• **Görev 1**: Kayıtlarda "here" dizesini içeren her satırı seçin ve olduğu gibi kopyalayın. Büyük ve küçük harf ayrımı dikkate alınmalıdır.

• **Alıntılanan Metin**:
Hayatlarımız için çizilen bir çizelge var. Doğ, büyü, oku, iş bul, evlen, çocuk yap, emekli ol ve öl. Bu aşamaların da kendi içlerinde şartları var. Aman münasip biriyle evlen, çocukların arasında fazla yaş farkı olmasın, ha bir de rahat bir iş bul, masa başı olsun, maaşın düzenli yatsın. Gerisine karışma! Gerisine karışalım, tıpkı ülkeye kâğıt sanayiini getiren Mehmet Ali Kağıtçı gibi ya da eşeğini alıp sandıklara kitapları yükleyip köyleri karış karış dolaşan Mustafa Güzelgöz gibi!
Yaptığımız işi sırf yapmış olmak için değil faydalı olmak için, kendimizden bir şeyler katarak yaparsak önce kendimize sonra topluma büyük faydalar sağlarız. Ancak ülkemizde bunun anlaşılması daha çok uzun yıllar alacak gibi duruyor. Tarihimizde topluma katkı sağlamak için elinden geleni yapmış, adeta kitleleri etkilemiş, geliştirmiş çok güzel insanlar var. Onlardan biri de kütüphaneci Mustafa Güzelgöz. Şimdi size onun fedakârlık dolu hikâyesinden bahsedeceğiz…
Bu yazı Ahmet Şerif İzgören’in Süpermen Türk Olsaydı Pelerinini Annesi Bağlardı adlı kitabından derlenmiştir.
1943 yılında genç kütüphaneci Mustafa Güzelgöz Ürgüp Tahsin Ağa Kütüphanesi’ne atanır
O dönemde özel sektörün olmaması devlet memurluğunu daha da özel kılıyor. Bu nedenle verilen iş oldukça önemli.
İlk günden itibaren heyecanla okurlarını bekler Mustafa Güzelgöz. Ancak günler geçse de tek bir kişi bile gelmez. Amirlerine durumu bildiren Güzelgöz beklemediği bir cevap alır…
– Kardeşim otur oturduğun yerde, maaşını düzenli alıyon mu, almıyon mu?
– Alıyorum.
– Eee, o zaman ne karıştırıyon ortalığı, gelen giden olsa maaşın mı artacak? Başına daha fazla bela alacan, o kütüphaneye yıllardır kimse gelmez zaten.
Henüz 23 yaşında bir şeyler yapmak için yanıp tutuşan genç memur bir fikir bulur ve hemen eşiyle paylaşır
Eşi ise “Deli misin bey?” diye karşı çıkar ancak kocasının bir şeyler yapma çabasını görünce fikri kabullenerek destek olur.

• **Listelenen Kayıtlar**:
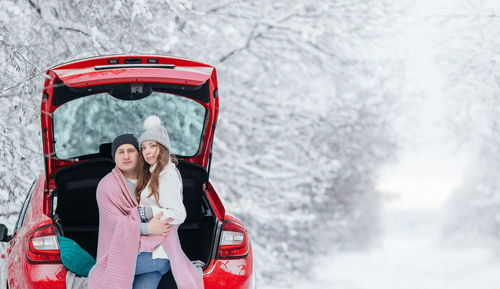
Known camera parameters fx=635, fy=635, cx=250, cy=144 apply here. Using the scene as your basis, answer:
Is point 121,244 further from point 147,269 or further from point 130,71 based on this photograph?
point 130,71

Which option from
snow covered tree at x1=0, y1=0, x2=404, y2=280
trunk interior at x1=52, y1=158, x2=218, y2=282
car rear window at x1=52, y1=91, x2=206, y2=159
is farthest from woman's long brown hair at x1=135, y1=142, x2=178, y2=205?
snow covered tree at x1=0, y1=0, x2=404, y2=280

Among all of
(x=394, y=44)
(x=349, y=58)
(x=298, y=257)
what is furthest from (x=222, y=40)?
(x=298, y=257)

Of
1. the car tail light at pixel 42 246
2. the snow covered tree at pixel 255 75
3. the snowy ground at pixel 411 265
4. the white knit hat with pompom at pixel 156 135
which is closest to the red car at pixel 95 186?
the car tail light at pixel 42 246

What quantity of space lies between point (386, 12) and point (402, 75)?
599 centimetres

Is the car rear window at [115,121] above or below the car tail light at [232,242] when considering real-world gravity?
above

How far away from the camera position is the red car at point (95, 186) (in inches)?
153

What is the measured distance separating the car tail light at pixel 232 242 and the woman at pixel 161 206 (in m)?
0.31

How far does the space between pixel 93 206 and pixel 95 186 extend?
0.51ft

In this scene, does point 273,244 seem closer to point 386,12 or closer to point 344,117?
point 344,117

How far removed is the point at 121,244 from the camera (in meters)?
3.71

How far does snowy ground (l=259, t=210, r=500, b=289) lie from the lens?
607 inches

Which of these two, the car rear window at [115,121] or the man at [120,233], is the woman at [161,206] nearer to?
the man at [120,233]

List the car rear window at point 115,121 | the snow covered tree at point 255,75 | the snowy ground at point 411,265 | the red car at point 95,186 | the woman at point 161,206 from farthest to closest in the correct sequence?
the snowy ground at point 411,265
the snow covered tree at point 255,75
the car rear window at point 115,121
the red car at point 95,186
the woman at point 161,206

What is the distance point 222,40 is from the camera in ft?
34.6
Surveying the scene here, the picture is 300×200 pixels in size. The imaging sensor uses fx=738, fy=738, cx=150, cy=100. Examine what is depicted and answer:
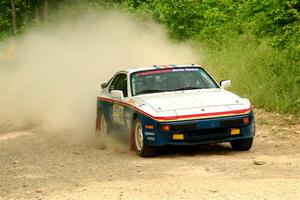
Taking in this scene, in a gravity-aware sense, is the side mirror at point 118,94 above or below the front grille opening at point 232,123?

---

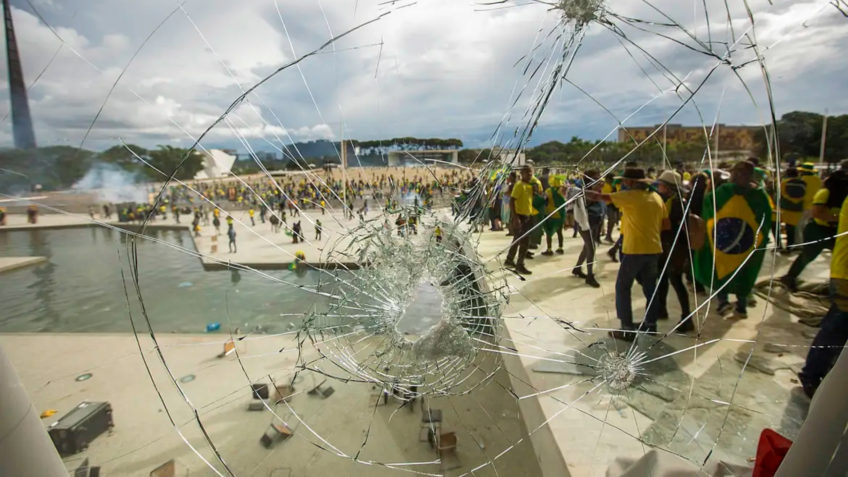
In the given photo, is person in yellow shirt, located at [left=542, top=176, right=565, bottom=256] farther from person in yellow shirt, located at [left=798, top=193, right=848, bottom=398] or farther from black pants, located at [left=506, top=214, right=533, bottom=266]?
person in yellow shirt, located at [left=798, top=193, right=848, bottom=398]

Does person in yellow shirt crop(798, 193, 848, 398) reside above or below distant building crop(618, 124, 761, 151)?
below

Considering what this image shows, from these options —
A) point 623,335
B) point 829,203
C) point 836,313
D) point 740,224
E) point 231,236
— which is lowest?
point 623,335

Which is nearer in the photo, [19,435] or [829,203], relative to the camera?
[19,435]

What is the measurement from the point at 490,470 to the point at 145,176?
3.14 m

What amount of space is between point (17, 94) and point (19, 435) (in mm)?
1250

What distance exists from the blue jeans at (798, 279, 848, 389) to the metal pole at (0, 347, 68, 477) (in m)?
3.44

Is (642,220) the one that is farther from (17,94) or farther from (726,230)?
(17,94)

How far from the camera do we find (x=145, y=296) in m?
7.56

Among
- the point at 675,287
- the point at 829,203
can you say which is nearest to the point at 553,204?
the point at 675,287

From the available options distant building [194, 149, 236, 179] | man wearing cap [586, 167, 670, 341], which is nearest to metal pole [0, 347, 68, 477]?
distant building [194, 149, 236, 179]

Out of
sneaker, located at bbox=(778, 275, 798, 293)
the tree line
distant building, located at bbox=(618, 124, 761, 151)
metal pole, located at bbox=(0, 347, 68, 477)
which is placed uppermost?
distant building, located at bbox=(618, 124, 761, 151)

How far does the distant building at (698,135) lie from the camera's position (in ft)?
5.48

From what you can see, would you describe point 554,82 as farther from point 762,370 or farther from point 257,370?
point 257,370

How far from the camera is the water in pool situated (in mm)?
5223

---

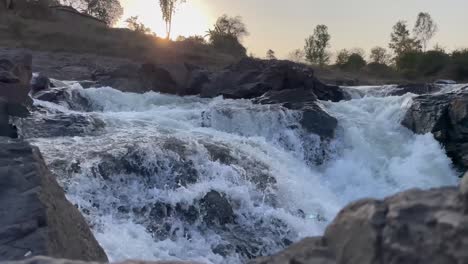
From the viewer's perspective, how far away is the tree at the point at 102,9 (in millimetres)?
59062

• **Görev 2**: Alıntılanan metne göre Mustafa Güzelgöz, Ürgüp Tahsin Ağa Kütüphanesi'ne hangi yılda atanır?

• **Beklenen Yanıt 1**:
Known camera parameters fx=635, fy=635, cx=250, cy=144 apply here. Using the scene as your basis, answer:
Surveying the scene here, the picture is 300×200 pixels in size. The imaging sensor uses fx=738, fy=738, cx=150, cy=100. Examine what is depicted and answer:

• **Beklenen Yanıt 2**: Mustafa Güzelgöz, Ürgüp Tahsin Ağa Kütüphanesi'ne 1943 yılında atanır.